Paul Krugman is most legitimately righteous, and his newspaper's editorial board even more vehemently so, about the so-called budget "negotiations" between Democrats and Republicans (led by the "'Gang of Six' In The Senate Seeking A Plan On Debt"), in his spot-on column in Monday's NY Times, entitled: "Let’s Not Be Civil."
Let’s Not Be Civil
By PAUL KRUGMAN
New York Times
April 18, 2011
Last week, President Obama offered a spirited defense of his party’s values — in effect, of the legacy of the New Deal and the Great Society. Immediately thereafter, as always happens when Democrats take a stand, the civility police came out in force. The president, we were told, was being too partisan; he needs to treat his opponents with respect; he should have lunch with them, and work out a consensus.
That’s a bad idea. Equally important, it’s an undemocratic idea...
Krugman walks through the past two week's history reminding us of the House GOPer's budget proposal, "...selling it to credulous pundits as a statement of necessity, not ideology — a document telling America What Must Be Done."
He speaks of the Republican's deficit/debt fear-mongering, and their focus upon maintaining low taxes among our nation's wealthiest.
The bottom line is: "...it revealed a deep difference in views about how the world works."
Krugman writes about how we should remember that the G.O.P. ran on fear-mongering regarding Medicare cuts during the mid-terms; but, somehow, they're supporting a budget which would, eventually, "dismantle Medicare completely."
In closing, he reminds us of recently publicized polls that "...suggest that the public’s priorities are nothing like those embodied in the Republican budget. Large majorities support higher, not lower, taxes on the wealthy. Large majorities — including a majority of Republicans — also oppose major changes to Medicare."
Which brings me to those calls for a bipartisan solution. Sorry to be cynical, but right now “bipartisan” is usually code for assembling some conservative Democrats and ultraconservative Republicans — all of them with close ties to the wealthy, and many who are wealthy themselves — and having them proclaim that low taxes on high incomes and drastic cuts in social insurance are the only possible solution.

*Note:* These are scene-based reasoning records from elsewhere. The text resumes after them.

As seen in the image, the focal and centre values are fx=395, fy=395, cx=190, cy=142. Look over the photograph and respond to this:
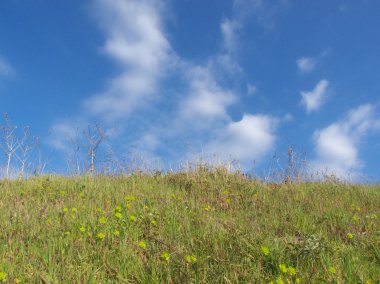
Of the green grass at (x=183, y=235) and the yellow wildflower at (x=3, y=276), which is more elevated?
the green grass at (x=183, y=235)

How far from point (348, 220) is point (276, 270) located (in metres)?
3.20

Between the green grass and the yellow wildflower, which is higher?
the green grass

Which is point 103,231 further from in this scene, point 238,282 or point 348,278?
point 348,278

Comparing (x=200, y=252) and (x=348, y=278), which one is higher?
(x=200, y=252)

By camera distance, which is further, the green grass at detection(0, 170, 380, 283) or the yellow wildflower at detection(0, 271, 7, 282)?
the green grass at detection(0, 170, 380, 283)

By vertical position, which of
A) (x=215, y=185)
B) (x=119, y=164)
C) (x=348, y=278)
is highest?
(x=119, y=164)

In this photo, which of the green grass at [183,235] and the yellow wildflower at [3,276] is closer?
the yellow wildflower at [3,276]

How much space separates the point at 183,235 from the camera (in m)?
5.90

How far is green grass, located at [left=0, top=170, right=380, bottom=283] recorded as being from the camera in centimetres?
452

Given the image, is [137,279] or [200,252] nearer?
[137,279]

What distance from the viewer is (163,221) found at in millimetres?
6379

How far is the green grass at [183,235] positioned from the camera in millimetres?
4523

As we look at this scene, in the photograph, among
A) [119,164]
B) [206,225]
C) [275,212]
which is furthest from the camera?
[119,164]

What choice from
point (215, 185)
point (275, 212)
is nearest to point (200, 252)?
point (275, 212)
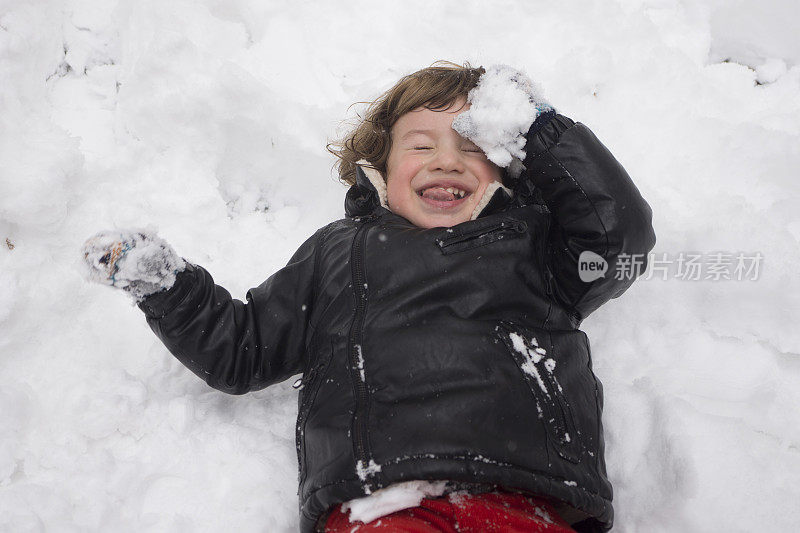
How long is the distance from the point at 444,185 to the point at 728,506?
3.98ft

This would be a corrupt, undemocratic way to make decisions about the shape of our society even if those involved really were wise men with a deep grasp of the issues...
...
...So let’s not be civil. Instead, let’s have a frank discussion of our differences. In particular, if Democrats believe that Republicans are talking cruel nonsense, they should say so — and take their case to the voters.
As I noted above, also in today's edition, the Times' editors talk of the Republicans and "...the full landscape of destruction that their policies would cause — much of which has already begun."
The New Republican Landscape
Editorial
New York Times
April 18, 2011
Six months after voters sent Republicans in large numbers to Congress and many statehouses, it is possible to see the full landscape of destruction that their policies would cause — much of which has already begun. If it was not clear before, it is obvious now that the party is fully engaged in a project to dismantle the foundations of the New Deal and the Great Society, and to liberate business and the rich from the inconveniences of oversight and taxes.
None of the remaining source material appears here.